似乎在一些地方(including on SO)提出了这个问题。我最近在可视化trilateration问题的结果时遇到了这个问题。
几乎在所有情况下,答案都会指示查询查看Wolfram for the math但不包括任何代码。数学真的是一个很好的参考,但如果我在编程问一个问题,一些代码也可能有所帮助。 (当代码问题的答案避免像#34这样简单的评论时,当然也很感激;编写代码很简单")。
那么如何在MATLAB中可视化球体的交集呢?我在下面有一个简单的解决方案。
答案 0 :(得分:4)
我写了一个小脚本来做这件事。随意提出建议和编辑。
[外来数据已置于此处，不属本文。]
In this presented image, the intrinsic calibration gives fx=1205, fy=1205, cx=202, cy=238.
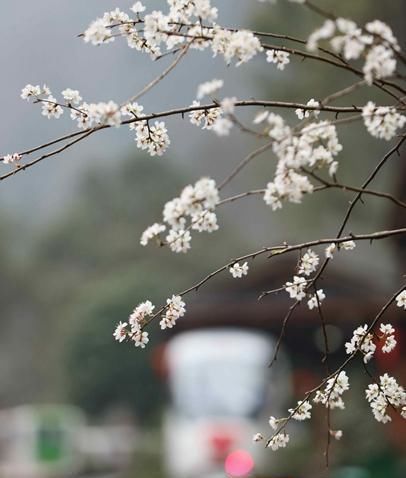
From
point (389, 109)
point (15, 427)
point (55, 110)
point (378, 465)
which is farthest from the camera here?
point (15, 427)

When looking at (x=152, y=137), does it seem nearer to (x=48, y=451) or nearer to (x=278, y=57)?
(x=278, y=57)

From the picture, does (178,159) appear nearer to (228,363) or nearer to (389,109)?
(228,363)

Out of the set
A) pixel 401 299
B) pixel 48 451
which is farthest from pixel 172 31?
pixel 48 451

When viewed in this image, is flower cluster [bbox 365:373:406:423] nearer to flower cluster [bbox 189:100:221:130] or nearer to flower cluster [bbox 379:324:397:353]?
flower cluster [bbox 379:324:397:353]

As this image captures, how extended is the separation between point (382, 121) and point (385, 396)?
3.53 feet

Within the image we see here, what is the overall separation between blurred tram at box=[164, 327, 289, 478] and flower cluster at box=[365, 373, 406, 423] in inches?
708

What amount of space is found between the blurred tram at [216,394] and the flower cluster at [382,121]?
18918mm

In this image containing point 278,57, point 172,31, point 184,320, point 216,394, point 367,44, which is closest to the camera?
point 367,44

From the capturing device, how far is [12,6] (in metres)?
148

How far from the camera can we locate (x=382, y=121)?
9.20ft

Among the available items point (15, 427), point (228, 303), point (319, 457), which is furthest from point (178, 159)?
point (319, 457)

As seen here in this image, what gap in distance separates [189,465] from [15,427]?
1242cm

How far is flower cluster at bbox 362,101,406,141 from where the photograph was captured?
2.79 metres

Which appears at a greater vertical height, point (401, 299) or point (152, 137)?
point (152, 137)
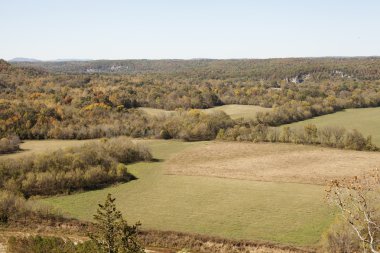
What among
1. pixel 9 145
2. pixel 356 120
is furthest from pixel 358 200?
pixel 356 120

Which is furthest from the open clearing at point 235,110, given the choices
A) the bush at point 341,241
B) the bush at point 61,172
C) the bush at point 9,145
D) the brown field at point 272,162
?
the bush at point 341,241

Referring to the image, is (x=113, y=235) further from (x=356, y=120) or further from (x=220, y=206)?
(x=356, y=120)

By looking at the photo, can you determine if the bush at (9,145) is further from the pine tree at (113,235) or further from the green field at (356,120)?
the green field at (356,120)

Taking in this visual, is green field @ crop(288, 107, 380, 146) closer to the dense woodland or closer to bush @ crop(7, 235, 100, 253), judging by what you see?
the dense woodland

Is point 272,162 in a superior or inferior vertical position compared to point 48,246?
inferior

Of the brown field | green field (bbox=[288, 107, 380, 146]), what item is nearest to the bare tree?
the brown field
它的工作原理是检查每个球体的表面是否落在所有其他球体的体积内。
对于球体交点,在sphere()
函数调用中使用更多数量的面更好(但更慢)。这应该在可视化中给出更密集的结果。对于单独的球体可视化,较小的数字(~50)就足够了。请参阅有关如何可视化每个的评论。
close all
clear
clc
% centers : 3 x N matrix of [X;Y;Z] coordinates
% dist : 1 x N vector of sphere radii
%% Plot spheres (fewer faces)
figure, hold on % One figure to rule them all
[x,y,z] = sphere(50); % 50x50-face sphere
for i = 1 : size(centers,2)
h = surfl(dist(i) * x + centers(1,i), dist(i) * y + centers(2,i), dist(i) * z + centers(3,i));
set(h, 'FaceAlpha', 0.15)
shading interp
end
%% Plot intersection (more faces)
% Create a 1000x1000-face sphere (bigger number = better visualization)
[x,y,z] = sphere(1000);
% Allocate space
xt = zeros([size(x), size(centers,2)]);
yt = zeros([size(y), size(centers,2)]);
zt = zeros([size(z), size(centers,2)]);
xm = zeros([size(x), size(centers,2), size(centers,2)]);
ym = zeros([size(y), size(centers,2), size(centers,2)]);
zm = zeros([size(z), size(centers,2), size(centers,2)]);
% Calculate each sphere
for i = 1 : size(centers, 2)
xt(:,:,i) = dist(i) * x + centers(1,i);
yt(:,:,i) = dist(i) * y + centers(2,i);
zt(:,:,i) = dist(i) * z + centers(3,i);
end
% Determine whether the points of each sphere fall within another sphere
% Returns booleans
for i = 1 : size(centers, 2)
[xm(:,:,:,i), ym(:,:,:,i), zm(:,:,:,i)] = insphere(xt, yt, zt, centers(1,i), centers(2,i), centers(3,i), dist(i)+0.001);
end
% Exclude values of x,y,z that don't fall in every sphere
xmsum = sum(xm,4);
ymsum = sum(ym,4);
zmsum = sum(zm,4);
xt(xmsum < size(centers,2)) = 0;
yt(ymsum < size(centers,2)) = 0;
zt(zmsum < size(centers,2)) = 0;
% Plot intersection
for i = 1 : size(centers,2)
xp = xt(:,:,i);
yp = yt(:,:,i);
zp = zt(:,:,i);
zp(~(xp & yp & zp)) = NaN;
surf(xt(:,:,i), yt(:,:,i), zp, 'EdgeColor', 'none');
end
这是insphere
函数
function [x_new,y_new,z_new] = insphere(x,y,z, x0, y0, z0, r)
x_new = (x - x0).^2 + (y - y0).^2 + (z - z0).^2 <= r^2;
y_new = (x - x0).^2 + (y - y0).^2 + (z - z0).^2 <= r^2;
z_new = (x - x0).^2 + (y - y0).^2 + (z - z0).^2 <= r^2;
end
示例可视化
对于这些示例中使用的6个球体,在我的笔记本电脑上运行组合可视化平均需要1.934秒。
下面,我将两者结合起来,这样你就可以看到球体视图中的交叉点。
对于这些例子:
centers =
-0.0065 -0.3383 -0.1738 -0.2513 -0.2268 -0.3115
1.6521 -5.7721 -1.7783 -3.5578 -2.9894 -5.1412
1.2947 -0.2749 0.6781 0.2438 0.4235 -0.1483
dist =
5.8871 2.5280 2.7109 1.6833 1.9164 2.1231
我希望这可以帮助其他任何想要想象这种效果的人。